Delhi will face an acute shortage of ambulances with 813 such diesel vehicles that are more than 15 years old set to be taken off road after the National Green Tribunal’s order.
The Delhi government has to de-register diesel ambulances in phases as per the NGT order, a move that is likely to take a toll on the city’s crumbling health infrastructure.
There is one ambulance for every 4,00,000 residents of Delhi, as opposed to the WHO norm of one ambulance for every 50,000 persons.
An analysis by the transport department says that out of the total 1,600 ambulances in Delhi, 1,210 run on diesel and 991 of them are over a decade old.
“If we start deregistering vehicles that are over 15 years, in the first phase, a total of 1.87 lakh vehicles will go off road. Of the 991 ambulances, 813 will go off road in the first phase . Also, of the total 89,917, 10-year-old goods vehicles, 81,169 are 15 years old,” said a transport department official.

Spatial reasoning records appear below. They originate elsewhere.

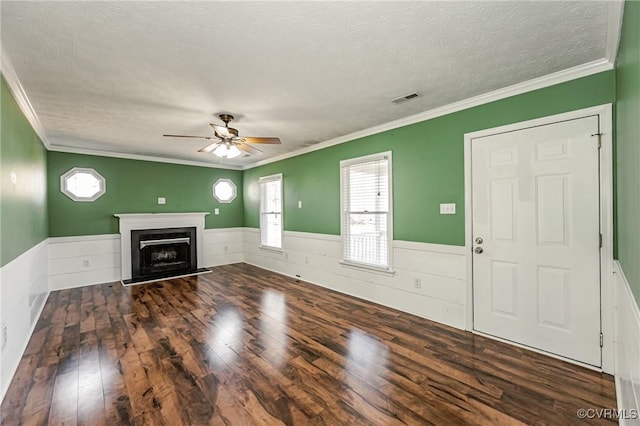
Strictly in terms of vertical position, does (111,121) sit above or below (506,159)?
above

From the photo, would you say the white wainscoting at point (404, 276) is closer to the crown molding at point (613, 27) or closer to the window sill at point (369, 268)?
the window sill at point (369, 268)

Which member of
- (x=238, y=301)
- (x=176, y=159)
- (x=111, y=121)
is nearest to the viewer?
(x=111, y=121)

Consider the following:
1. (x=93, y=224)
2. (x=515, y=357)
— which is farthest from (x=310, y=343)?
(x=93, y=224)

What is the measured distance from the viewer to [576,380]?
7.16 feet

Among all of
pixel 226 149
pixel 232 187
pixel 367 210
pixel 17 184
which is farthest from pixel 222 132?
pixel 232 187

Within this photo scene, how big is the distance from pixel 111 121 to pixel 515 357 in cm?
518

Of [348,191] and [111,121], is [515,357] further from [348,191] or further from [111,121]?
[111,121]

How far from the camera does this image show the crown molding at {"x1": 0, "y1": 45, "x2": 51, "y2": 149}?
2.14 metres

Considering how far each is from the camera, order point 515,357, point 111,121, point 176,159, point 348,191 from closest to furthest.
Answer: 1. point 515,357
2. point 111,121
3. point 348,191
4. point 176,159

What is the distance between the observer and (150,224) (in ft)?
19.0

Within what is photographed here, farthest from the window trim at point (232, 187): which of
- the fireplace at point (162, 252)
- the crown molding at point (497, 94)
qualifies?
the crown molding at point (497, 94)

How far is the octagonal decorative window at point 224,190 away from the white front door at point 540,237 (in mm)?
5682

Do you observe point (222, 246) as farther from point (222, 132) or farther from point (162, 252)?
point (222, 132)

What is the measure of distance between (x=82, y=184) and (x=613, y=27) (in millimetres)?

Officials said there is no exemption to this rule for any kind of vehicle, which means all those that fall under the specified category, including ambulances, will go off road.

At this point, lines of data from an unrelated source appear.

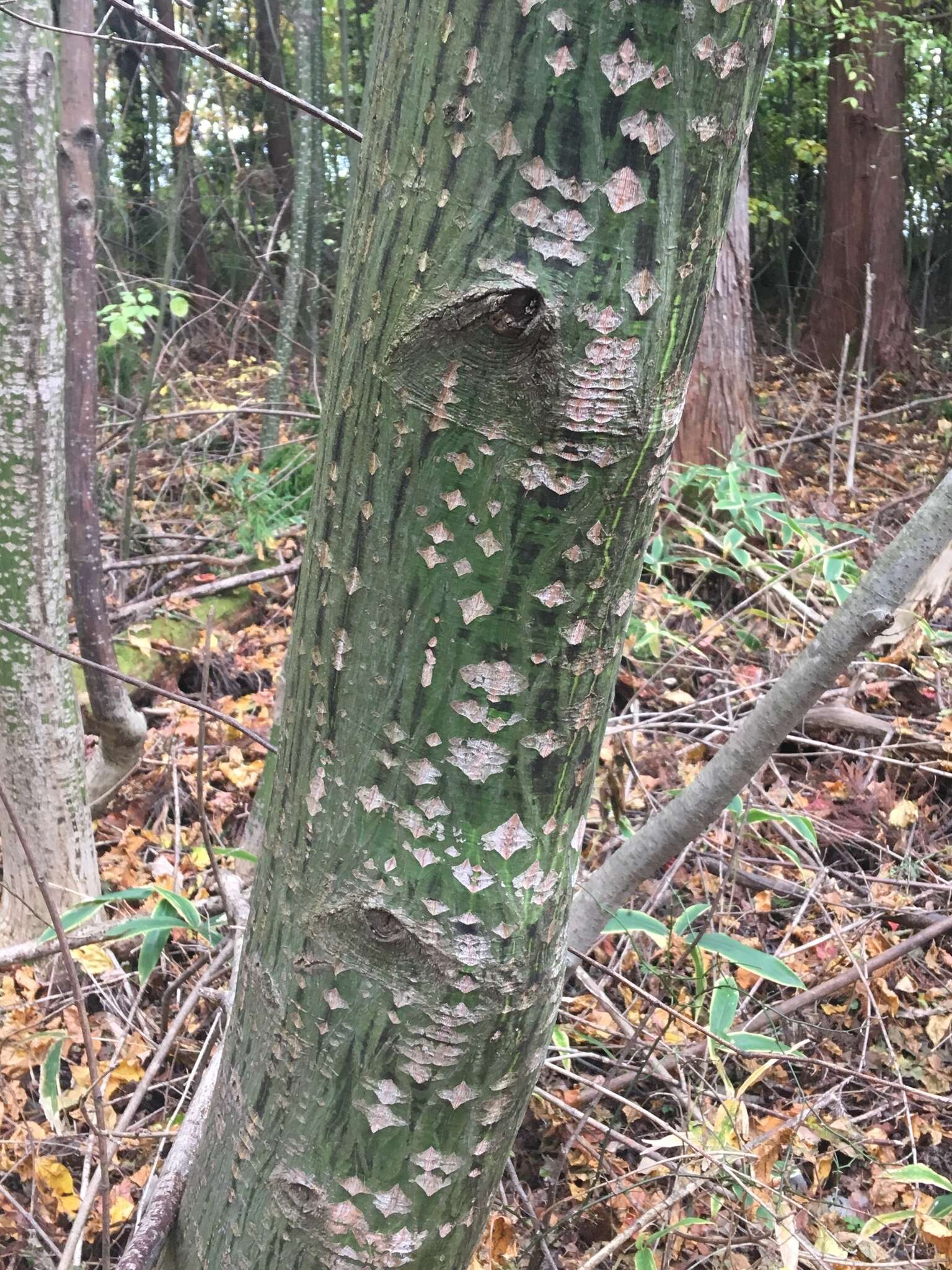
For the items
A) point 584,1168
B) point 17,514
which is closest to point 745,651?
point 584,1168

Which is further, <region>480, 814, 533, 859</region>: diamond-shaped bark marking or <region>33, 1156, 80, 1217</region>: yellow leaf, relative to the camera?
<region>33, 1156, 80, 1217</region>: yellow leaf

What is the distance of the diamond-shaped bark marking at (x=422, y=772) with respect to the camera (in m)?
0.73

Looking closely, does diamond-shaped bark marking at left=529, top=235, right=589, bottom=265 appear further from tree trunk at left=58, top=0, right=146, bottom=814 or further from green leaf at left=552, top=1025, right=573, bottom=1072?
tree trunk at left=58, top=0, right=146, bottom=814

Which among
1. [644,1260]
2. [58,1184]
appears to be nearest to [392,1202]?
[644,1260]

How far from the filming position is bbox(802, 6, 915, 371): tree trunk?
24.9 ft

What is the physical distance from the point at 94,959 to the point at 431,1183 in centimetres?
168

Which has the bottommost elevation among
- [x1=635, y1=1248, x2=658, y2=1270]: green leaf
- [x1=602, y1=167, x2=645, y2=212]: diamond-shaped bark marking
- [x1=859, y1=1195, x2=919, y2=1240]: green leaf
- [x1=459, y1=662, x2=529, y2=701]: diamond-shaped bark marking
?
[x1=859, y1=1195, x2=919, y2=1240]: green leaf

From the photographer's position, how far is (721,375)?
4.55m

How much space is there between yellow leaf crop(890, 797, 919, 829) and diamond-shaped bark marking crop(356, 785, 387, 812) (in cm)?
244

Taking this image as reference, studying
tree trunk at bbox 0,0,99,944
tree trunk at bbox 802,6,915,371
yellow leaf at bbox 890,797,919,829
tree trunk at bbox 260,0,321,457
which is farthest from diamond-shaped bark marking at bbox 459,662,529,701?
tree trunk at bbox 802,6,915,371

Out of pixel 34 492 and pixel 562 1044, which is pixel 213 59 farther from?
pixel 562 1044

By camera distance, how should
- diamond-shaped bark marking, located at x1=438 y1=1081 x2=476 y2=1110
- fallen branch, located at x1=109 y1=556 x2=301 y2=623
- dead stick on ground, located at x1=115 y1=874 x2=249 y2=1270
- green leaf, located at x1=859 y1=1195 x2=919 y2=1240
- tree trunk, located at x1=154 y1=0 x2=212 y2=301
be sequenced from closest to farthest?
diamond-shaped bark marking, located at x1=438 y1=1081 x2=476 y2=1110 → dead stick on ground, located at x1=115 y1=874 x2=249 y2=1270 → green leaf, located at x1=859 y1=1195 x2=919 y2=1240 → fallen branch, located at x1=109 y1=556 x2=301 y2=623 → tree trunk, located at x1=154 y1=0 x2=212 y2=301

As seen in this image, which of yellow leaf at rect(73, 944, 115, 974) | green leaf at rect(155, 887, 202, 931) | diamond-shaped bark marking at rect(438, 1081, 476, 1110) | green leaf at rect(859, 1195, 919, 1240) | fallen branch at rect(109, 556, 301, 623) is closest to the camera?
diamond-shaped bark marking at rect(438, 1081, 476, 1110)

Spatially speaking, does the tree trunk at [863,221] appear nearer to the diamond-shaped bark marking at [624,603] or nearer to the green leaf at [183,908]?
the green leaf at [183,908]
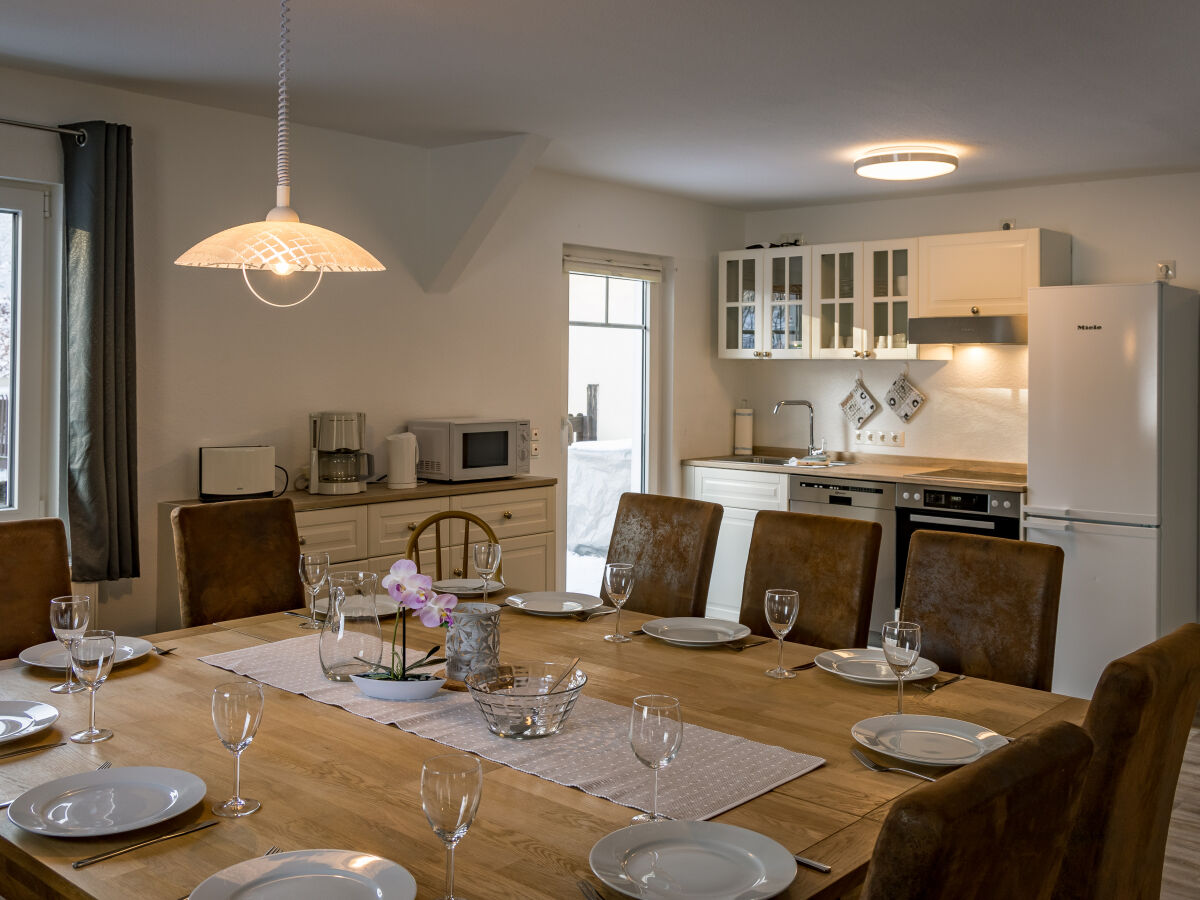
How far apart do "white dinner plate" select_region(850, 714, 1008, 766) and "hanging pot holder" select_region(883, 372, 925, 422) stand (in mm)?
4063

“Removing any more ambulances from the roads would result in an acute shortage. But it is for the good in the longer run because these ambulances are not up to the mark,” said Manu Jain, director of Bafna Healthcare Pvt Ltd, which manufactures ambulances and mobile healthcare units.

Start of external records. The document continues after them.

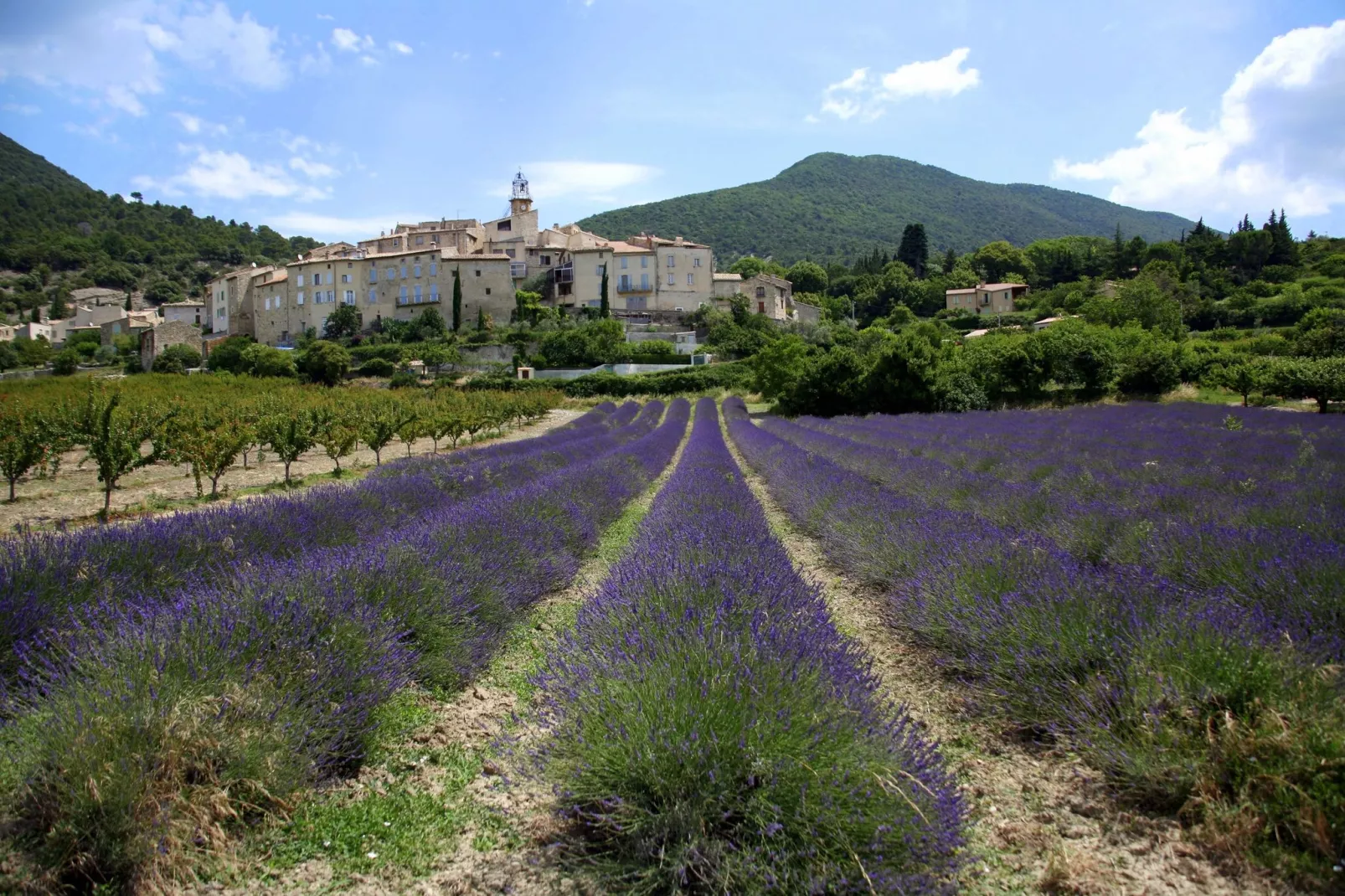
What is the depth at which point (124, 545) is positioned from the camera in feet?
16.3

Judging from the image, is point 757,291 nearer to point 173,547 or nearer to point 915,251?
point 915,251

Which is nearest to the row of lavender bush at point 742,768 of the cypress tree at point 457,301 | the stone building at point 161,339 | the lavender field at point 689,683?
the lavender field at point 689,683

The older ambulances lack medical devices and support systems needed to stabilise trauma patients. “These vehicles are like any car or taxi, just with a red light and a siren. The suspensions are so bad that a person with cardiac problems may suffer a heart attack. If they are taken off the road, people of Delhi will at least have a shot at quality healthcare,” he said.
Sunil Singh, who owns Shubham Ambulance Service, has four vehicles that ferry 6 to 7 patients daily. “None of my vehicles are older than 15 years. Plus, the new CATS ambulances will deal with any shortage created by the removal of the older ambulances,” he said.